Text Data Augmentation
Text data augmentation enables NLP models (natural language processing) to become more effective at tasks such as text classification, machine translation, and sentiment analysis. Common text augmentation methods include the following:
- Sentence shuffling. Shuffling the order of sentences or clauses in a text data extract to familiarise the model on variations in word order.
- Paraphrasing. Rewording an extract completely - often with completely different vocabulary - while preserving its meaning.
- Deletion / insertion. Inserting or removing random words from text extracts to simulate user text entry errors, while keeping the context intact.
- Back translation. Translating a text data extract into another language, and translating it back again. This often results in slightly different sentence structures, while preserving the original context.
Audio Data Augmentation
The following techniques are often used to train models in activities such as speech recognition, audio classification, and sound detection.
- Pitch shifting. Altering the pitch of audio data samples without altering their speed, so as to simulate a range of different tones.
- Speed variation. Altering the speed of audio (useful for speech tempo recognition).

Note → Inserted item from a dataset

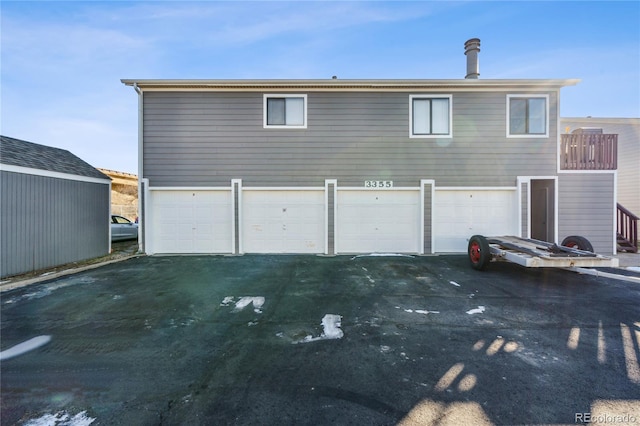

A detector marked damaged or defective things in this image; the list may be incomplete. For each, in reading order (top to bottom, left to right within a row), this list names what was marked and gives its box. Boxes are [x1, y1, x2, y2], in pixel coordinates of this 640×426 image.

cracked asphalt [1, 255, 640, 424]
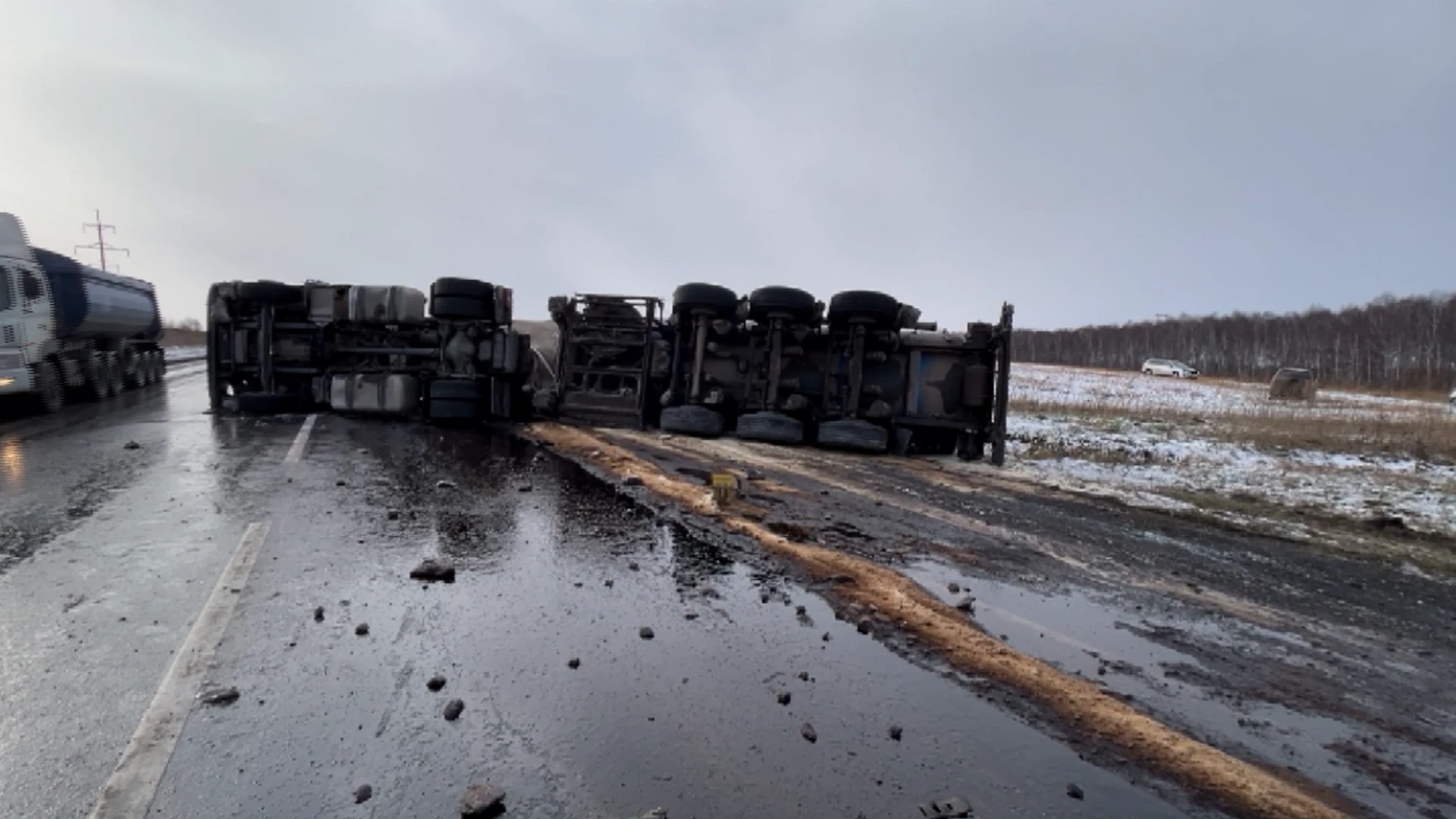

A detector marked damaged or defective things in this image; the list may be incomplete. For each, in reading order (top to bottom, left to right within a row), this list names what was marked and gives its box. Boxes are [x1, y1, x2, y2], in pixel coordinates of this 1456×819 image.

overturned tanker truck [208, 275, 1013, 460]
overturned tanker truck [538, 282, 1013, 460]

- Noise addition. Inserting background noise or reverb into existing audio data extracts to simulate a range of real-world conditions.
- Volume adjustment. Increasing and decreasing the volume of audio extracts to simulate a range of recording or transmission conditions.
Time Series Data Augmentation
Particularly valuable when training models for forecasting and predictive analytics applications, time series data refers to a sequence of data points or observations collected or recorded at specific intervals. Exposure to a wide range of time series data enables models to become more effective at identifying trends, predicting fluctuations that occur at specific intervals (seasonality), interpreting cyclic patterns, and identifying irregularities. Techniques for time series data augmentation include the following:
- Time warping. Either stretching or compressing an existing dataset’s time series in both directions to simulate changes in speed. For example, a business might experience a slow period, followed by a sharp increase in sales. Time warping can help train an enterprise financial planning and analytics application to recognise these shifts, and predict future trends more accurately.
- Window slicing. Creating smaller time segments from an existing time series in order to provide additional simulations of specific snapshots in time.
- Jittering. Adding small amounts of erroneous or anomalous data to the existing time series, teaching the model to become more robust when confronted with input variations.
- Seasonality simulation. Using existing time series data as a starting point to create further examples of seasonal patterns, enables the model to become better at recognising these over time.
The Business Case for Data Augmentation
As a rule, the more variety and volume of high-quality data you expose your ML application to, the better it performs.
In reality, however, it is very unusual for an organisation to be in a position to put together the ‘perfect’ training dataset solely from existing data. The creation of augmented data addresses this. By taking the data you have already and using it to generate a rich seam of additional samples, you can significantly improve model performance and reliability.